Quantitative assessment of patellar vascularity following bone-patellar tendon-bone autograft harvest for ACL reconstruction.

Jones KJ, Lazaro LE, Taylor SA, Pardee NC, Dyke JP, Hannafin JA, Warren RF, Lorich DG
Knee Surg Sports Traumatol Arthrosc. 2015 Jan 22. [Epub ahead of print]

Abstract

PURPOSE: 
Recent anatomic studies have suggested that the dominant arterial supply of the patella enters through the inferior pole. Based upon these findings, we hypothesized that bone-patellar tendon-bone graft harvest can significantly diminish patellar vascularity.

METHODS: 
Nine matched pair cadaveric knee specimens (mean age 47.4 years) were dissected and cannulated. A single knee was selected to undergo routine graft harvest, and the contralateral knee was left intact to serve as a control. Gadolinium was injected, and magnetic resonance imaging (MRI) signal enhancement was quantified to determine differences in uptake. Each matched pair was subsequently injected with a urethane polymer compound and dissected to correlate vessel disruption with MRI findings.

RESULTS: 
We identified two predominating patterns of vessel entry.
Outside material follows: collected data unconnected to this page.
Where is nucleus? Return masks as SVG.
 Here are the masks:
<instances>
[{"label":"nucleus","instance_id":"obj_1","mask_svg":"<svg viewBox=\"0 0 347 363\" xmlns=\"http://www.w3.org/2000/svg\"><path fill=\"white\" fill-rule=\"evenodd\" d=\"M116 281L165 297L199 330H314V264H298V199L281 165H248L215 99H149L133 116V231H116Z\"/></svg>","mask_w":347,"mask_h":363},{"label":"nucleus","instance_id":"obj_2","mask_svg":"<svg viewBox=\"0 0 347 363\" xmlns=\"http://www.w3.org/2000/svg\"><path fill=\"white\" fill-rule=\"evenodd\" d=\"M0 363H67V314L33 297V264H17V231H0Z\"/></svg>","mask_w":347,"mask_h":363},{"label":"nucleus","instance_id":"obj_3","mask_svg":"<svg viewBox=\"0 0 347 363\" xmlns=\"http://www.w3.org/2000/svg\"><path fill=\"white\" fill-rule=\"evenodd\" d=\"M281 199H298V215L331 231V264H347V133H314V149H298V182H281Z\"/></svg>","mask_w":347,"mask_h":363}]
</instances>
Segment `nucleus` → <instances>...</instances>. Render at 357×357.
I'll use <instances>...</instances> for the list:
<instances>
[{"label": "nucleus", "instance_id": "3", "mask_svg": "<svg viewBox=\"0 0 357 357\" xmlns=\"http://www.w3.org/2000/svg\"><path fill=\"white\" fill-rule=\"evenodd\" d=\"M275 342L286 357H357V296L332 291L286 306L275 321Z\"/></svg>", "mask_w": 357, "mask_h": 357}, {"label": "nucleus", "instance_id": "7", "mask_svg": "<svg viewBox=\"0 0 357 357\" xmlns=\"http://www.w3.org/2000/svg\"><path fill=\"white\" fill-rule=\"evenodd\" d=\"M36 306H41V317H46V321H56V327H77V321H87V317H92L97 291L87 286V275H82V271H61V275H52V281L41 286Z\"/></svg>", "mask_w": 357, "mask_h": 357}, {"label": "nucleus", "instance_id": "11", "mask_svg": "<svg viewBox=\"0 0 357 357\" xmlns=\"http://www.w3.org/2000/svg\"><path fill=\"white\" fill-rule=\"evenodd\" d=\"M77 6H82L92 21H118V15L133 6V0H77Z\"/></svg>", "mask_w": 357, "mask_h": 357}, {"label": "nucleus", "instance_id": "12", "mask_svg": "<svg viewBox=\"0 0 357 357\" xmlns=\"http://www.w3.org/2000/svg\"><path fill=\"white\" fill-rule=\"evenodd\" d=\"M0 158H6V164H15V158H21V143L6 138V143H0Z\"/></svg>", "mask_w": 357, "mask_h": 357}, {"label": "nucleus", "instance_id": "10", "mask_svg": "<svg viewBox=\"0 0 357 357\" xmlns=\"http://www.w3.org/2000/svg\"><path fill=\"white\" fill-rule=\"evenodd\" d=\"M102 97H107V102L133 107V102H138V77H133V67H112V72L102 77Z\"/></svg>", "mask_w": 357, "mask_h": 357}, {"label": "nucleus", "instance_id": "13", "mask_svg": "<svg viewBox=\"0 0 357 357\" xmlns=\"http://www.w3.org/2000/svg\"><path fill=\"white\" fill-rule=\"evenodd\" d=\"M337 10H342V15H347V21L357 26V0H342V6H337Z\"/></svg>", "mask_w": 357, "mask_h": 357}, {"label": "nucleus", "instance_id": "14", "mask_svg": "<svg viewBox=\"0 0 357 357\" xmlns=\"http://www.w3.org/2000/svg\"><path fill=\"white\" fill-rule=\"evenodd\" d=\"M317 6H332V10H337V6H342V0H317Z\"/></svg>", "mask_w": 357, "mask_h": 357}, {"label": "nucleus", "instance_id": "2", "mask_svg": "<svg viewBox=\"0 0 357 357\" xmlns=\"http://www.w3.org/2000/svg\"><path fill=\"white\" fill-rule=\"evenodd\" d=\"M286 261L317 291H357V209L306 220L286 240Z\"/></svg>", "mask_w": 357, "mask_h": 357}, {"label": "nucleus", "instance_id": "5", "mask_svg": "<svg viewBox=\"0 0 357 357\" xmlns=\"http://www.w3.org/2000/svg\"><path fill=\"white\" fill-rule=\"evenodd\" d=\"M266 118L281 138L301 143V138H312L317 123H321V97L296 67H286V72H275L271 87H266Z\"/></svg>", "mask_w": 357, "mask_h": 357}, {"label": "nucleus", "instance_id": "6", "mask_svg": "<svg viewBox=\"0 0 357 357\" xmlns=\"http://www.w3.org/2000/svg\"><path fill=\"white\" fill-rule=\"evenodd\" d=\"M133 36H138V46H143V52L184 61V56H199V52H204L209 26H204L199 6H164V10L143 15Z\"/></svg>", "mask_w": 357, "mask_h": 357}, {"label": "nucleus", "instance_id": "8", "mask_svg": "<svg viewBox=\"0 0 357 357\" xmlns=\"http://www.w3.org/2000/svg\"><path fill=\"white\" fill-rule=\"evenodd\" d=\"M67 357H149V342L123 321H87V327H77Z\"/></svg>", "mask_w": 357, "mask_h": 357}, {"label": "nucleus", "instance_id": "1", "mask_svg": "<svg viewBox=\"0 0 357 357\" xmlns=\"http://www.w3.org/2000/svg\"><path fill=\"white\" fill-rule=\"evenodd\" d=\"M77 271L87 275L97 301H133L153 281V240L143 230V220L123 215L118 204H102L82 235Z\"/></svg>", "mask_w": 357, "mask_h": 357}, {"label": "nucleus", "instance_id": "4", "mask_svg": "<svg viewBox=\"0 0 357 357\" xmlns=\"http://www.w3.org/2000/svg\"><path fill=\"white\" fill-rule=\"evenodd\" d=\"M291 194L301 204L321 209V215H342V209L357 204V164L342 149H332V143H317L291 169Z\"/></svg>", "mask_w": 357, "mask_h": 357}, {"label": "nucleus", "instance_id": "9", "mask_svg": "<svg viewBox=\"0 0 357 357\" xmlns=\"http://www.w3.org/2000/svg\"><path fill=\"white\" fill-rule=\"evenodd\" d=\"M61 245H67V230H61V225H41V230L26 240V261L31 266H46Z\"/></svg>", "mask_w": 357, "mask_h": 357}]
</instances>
In one pattern, the vessel entered the inferomedial aspect (five o'clock/right, seven o'clock/left) of the patella and was disrupted by graft harvest in 2/9 (22.2 %) pairs. In the second pattern, the vessel entered further medial (four o'clock/right, eight o'clock/left) and was not disrupted (7/9, 78.8 %). The mean decrease in gadolinium uptake following disruption of the predominant vessel measured 56.2 % (range 42.6-69.5 %) compared to an average decrease of 18.3 % (range 7.1-29.1 %) when the dominant arterial supply to the inferior pole remained intact (p < 0.04).

CONCLUSION: 
Medial entry of the predominant vessel precluded vessel disruption. Disruption of the dominant arterial supply can result in a significant decrease in patellar vascularity. Modification of graft harvest techniques and areas of surgical dissection should be explored to minimize vascular insult. Further correlation with clinical studies/outcomes is necessary to determine a potential association between vascular insult and anterior knee pain.